=== TASK REQUIREMENTS ===
Reproduce the following data word for word, keeping every line and number unchanged.

=== Records contained in a dataset ===
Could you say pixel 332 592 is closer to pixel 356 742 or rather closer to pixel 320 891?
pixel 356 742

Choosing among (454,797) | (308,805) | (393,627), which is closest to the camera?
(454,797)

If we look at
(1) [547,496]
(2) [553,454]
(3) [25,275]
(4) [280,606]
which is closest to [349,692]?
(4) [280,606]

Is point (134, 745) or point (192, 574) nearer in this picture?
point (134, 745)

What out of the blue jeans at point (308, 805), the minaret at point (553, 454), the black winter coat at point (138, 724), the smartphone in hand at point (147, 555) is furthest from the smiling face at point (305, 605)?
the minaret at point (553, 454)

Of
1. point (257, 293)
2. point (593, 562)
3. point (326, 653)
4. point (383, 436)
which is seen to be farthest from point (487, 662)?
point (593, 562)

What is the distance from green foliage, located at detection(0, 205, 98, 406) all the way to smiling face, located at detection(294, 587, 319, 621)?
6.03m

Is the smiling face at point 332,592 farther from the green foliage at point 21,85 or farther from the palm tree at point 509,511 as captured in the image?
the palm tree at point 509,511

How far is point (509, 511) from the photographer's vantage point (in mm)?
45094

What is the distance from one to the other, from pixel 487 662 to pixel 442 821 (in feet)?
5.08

=== TASK SOLUTION ===
Could you say pixel 332 592 is closer to pixel 356 742 or rather closer to pixel 320 891?
pixel 356 742

Choosing among (454,797) | (308,805) | (393,627), which is closest to the camera?
(454,797)

If we look at
(1) [547,496]
(2) [553,454]
(3) [25,275]
(4) [280,606]
which is closest to [349,692]?
(4) [280,606]

Is point (134, 745) or point (192, 574) nearer in this picture?
point (134, 745)

What out of the blue jeans at point (308, 805), the minaret at point (553, 454), the black winter coat at point (138, 724), the smartphone in hand at point (147, 555) is furthest from the smiling face at point (305, 605)?
the minaret at point (553, 454)

Of
1. point (257, 293)
2. point (593, 562)
3. point (326, 653)
4. point (383, 436)
which is seen to be farthest from point (487, 662)?
point (593, 562)

What is the distance from green foliage, located at detection(0, 205, 98, 406) all the way to smiling face, located at detection(294, 587, 319, 621)?
6.03m

Is the smiling face at point 332,592 farther from the green foliage at point 21,85 or farther from the palm tree at point 509,511 as captured in the image?
the palm tree at point 509,511

How far is point (509, 511) from the photographer's vantage point (in mm)?
45094

What is the distance from one to the other, from pixel 487 662 to pixel 442 821 (in feet)?
5.08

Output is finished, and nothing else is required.